En raison des nombreuses précipitations qui s'abattent sur Trois-Rivières. La consommation d'eau potable pendant la saison estivale de la part des Trifluviens passerait de 12 millions de gallons impériaux en temps normal à 10 millions cette année. L'HEBDO JOURNAL
L'eau potable, une richesse à préserver pour le futur
La mauvaise température responsable de la baisse de l'utilisation à Trois-Rivières
Habituellement, l'arrivée de l'été est synonyme de hausse de la consommation de l'eau potable. En raison de la chaleur, les citoyens arrosent leurs gazons, plantes et arbustes pour qu'ils ne dépérissent pas au soleil. Toutefois, la situation est tout autre cette année en raison des pluies diluviennes qui s'abattent sur le Québec.
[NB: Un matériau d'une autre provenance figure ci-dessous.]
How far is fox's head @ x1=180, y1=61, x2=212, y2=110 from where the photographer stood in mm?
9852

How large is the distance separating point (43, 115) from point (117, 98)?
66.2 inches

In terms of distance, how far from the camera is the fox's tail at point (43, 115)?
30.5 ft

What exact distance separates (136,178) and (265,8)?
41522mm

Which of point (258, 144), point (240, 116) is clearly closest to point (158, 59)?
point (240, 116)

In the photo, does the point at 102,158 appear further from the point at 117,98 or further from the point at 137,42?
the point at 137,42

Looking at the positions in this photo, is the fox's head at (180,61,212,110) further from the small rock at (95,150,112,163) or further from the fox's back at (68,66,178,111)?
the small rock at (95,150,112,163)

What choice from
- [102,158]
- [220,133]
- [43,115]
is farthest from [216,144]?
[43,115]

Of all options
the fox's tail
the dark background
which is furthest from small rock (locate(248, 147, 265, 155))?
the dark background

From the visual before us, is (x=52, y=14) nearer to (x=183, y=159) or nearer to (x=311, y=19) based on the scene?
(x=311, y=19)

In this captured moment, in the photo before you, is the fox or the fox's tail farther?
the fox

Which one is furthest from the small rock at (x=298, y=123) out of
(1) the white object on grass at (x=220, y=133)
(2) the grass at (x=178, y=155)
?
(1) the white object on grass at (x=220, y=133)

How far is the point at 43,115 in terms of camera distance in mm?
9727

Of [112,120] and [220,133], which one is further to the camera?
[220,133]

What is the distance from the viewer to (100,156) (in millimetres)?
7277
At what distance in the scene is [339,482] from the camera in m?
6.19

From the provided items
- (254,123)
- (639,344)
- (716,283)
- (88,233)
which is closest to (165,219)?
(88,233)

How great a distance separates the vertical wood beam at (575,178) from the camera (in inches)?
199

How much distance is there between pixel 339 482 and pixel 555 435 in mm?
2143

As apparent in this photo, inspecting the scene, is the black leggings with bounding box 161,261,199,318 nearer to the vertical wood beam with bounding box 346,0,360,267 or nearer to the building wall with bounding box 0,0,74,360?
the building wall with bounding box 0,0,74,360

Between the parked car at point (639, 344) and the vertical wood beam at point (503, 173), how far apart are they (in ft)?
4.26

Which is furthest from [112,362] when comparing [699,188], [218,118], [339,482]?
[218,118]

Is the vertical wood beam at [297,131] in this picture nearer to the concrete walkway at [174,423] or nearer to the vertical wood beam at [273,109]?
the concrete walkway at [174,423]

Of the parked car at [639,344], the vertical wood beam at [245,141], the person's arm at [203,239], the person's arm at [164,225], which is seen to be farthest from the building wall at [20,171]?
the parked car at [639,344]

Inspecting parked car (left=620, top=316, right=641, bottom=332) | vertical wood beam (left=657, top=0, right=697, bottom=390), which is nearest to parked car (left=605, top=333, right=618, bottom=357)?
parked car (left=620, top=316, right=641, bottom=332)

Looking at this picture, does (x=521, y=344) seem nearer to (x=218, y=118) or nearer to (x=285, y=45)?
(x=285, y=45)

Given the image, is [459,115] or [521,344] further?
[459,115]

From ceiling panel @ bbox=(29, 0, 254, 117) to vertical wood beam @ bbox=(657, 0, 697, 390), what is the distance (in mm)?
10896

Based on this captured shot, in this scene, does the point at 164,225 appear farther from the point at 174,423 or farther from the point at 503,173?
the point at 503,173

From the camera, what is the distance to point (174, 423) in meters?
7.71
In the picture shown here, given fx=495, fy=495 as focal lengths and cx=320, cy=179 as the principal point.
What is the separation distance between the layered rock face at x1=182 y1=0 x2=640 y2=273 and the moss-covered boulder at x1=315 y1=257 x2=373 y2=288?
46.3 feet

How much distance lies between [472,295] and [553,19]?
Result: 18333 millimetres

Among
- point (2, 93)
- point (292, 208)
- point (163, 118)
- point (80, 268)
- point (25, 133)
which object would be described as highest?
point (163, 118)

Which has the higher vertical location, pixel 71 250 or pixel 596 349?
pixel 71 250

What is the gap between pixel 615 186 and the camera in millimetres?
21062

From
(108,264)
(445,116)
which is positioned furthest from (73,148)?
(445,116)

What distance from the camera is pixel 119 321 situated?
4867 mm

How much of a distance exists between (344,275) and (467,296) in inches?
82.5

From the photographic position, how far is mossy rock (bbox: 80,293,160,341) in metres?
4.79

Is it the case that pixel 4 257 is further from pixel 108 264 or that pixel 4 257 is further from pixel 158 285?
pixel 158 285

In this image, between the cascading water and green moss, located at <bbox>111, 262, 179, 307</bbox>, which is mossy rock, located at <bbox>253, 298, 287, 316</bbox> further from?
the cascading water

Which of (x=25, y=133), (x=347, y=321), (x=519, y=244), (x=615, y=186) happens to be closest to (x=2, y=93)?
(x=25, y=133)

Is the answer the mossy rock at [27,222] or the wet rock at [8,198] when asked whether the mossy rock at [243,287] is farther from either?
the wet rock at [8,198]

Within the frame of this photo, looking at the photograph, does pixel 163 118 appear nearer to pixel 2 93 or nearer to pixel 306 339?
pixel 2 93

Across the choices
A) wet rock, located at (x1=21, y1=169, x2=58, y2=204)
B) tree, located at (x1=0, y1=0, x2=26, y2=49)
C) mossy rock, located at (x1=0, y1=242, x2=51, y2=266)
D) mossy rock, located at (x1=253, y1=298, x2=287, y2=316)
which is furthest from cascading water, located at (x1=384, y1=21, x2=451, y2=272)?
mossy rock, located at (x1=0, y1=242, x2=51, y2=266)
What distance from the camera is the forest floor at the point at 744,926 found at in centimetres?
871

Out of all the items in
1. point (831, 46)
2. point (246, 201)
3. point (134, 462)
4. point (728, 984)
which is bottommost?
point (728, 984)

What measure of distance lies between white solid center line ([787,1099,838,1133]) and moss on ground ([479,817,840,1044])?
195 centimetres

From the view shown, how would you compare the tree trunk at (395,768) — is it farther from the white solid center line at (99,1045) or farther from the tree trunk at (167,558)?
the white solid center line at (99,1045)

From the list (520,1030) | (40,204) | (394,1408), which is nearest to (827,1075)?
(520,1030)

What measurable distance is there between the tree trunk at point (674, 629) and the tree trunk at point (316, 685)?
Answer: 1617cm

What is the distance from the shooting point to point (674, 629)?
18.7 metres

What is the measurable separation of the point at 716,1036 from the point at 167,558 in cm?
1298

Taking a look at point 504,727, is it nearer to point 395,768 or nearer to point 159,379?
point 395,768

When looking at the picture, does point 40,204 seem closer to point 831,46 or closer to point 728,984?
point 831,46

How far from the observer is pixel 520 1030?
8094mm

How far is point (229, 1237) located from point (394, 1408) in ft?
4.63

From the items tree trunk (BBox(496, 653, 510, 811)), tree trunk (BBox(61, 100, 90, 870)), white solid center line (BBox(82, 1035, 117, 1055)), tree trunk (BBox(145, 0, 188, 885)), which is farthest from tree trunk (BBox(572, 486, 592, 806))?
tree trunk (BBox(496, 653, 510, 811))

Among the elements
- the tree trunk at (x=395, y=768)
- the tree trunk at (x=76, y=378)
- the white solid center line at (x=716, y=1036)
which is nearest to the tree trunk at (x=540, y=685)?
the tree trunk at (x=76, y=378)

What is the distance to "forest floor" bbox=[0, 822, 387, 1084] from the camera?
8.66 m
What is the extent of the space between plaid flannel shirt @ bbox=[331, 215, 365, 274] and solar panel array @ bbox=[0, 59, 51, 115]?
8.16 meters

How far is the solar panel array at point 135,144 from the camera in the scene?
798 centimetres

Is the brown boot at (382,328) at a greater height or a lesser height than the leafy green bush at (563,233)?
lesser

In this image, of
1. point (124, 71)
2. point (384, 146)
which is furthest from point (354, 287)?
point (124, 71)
Selon Yvan Toutant, agent d'information à la Ville de Trois-Rivières, la population trifluvienne consomme d'octobre à avril, environ 8 millions de gallons impériaux d'eau potable. Normalement, cette consommation passe à 12 millions de gallons impériaux pendant la période estivale. À noter qu'un gallon impérial est l'équivalent de 4,54 litres.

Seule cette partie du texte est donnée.